The defense countered the claim of traumatic brain injury with evidence that the initial diagnosis by the emergency room physician at the hospital was only of a minor head injury, and that the diagnosis of a traumatic brain injury by the plaintiff's pediatric neurologist 18 months later was based upon only the facts that there had been a trauma with altered mental status, both of which were also known to the emergency room physician at the time he reached his diagnosis. In addition, the defense established that the interpretation of a brain MRI ordered by the pediatric neurologist had been misstated by both of the pediatric neuropsychologists and the behavioral development physician as showing disruption of the deep white matter of the brain and frontal lobe damage, whereas the neuroradiologist who actually interpreted the MRI testified it showed no abnormality. The misstatements, accepted as true by the plaintiff's experts, were eventually traced back to the mother.

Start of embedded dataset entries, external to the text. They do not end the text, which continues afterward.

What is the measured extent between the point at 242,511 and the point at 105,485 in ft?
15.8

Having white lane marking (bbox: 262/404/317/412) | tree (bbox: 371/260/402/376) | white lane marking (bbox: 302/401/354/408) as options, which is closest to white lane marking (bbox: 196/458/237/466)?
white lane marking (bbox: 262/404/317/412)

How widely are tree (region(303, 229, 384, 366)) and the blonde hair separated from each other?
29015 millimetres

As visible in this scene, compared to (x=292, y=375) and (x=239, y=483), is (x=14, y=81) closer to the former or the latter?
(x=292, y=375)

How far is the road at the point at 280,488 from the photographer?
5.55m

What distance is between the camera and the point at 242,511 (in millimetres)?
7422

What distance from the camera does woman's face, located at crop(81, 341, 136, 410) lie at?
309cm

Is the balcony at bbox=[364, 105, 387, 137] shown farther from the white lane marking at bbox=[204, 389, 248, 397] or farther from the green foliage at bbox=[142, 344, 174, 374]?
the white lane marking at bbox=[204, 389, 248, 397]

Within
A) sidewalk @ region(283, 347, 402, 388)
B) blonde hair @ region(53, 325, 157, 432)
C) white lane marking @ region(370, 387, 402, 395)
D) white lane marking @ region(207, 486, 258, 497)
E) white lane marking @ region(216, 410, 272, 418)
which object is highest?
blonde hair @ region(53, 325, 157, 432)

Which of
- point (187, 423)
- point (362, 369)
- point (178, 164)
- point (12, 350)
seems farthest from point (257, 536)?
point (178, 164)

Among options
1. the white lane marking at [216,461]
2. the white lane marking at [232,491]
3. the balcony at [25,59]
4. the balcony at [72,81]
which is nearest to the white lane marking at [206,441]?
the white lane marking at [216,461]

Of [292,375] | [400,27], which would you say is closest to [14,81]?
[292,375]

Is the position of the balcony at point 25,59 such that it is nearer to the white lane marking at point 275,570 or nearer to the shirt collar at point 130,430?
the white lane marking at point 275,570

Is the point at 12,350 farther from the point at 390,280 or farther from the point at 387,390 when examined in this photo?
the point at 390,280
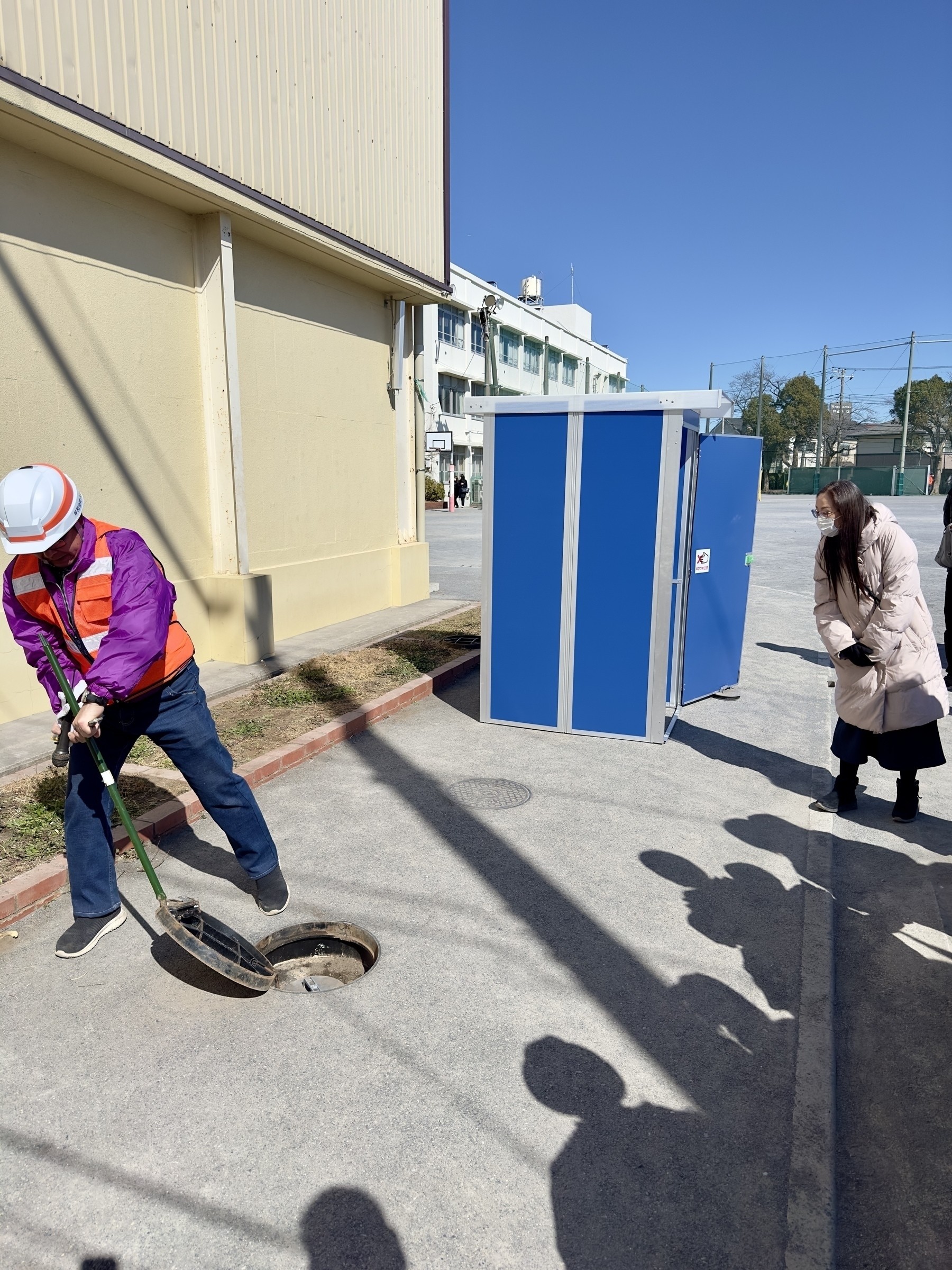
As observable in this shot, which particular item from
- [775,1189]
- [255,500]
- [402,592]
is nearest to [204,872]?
[775,1189]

In addition, the mother failed to reveal a family history of ADHD on both the maternal and paternal sides to the experts, all of whom conceded at trial could be the cause of the child's current behavioral problems. The evidence also established several other causes for the mother's emotional problems other than her witnessing of the accident.

The jury deliberated for six hours before reaching it's verdict. Over defense objection the court submitted a general verdict form on each claim, so it is not clear whether the jury determined the child had not sustained a serious physical injury or that the parents had not sustained emotional injury with physical manifestation, although post trial interviews of jurors indicates the former.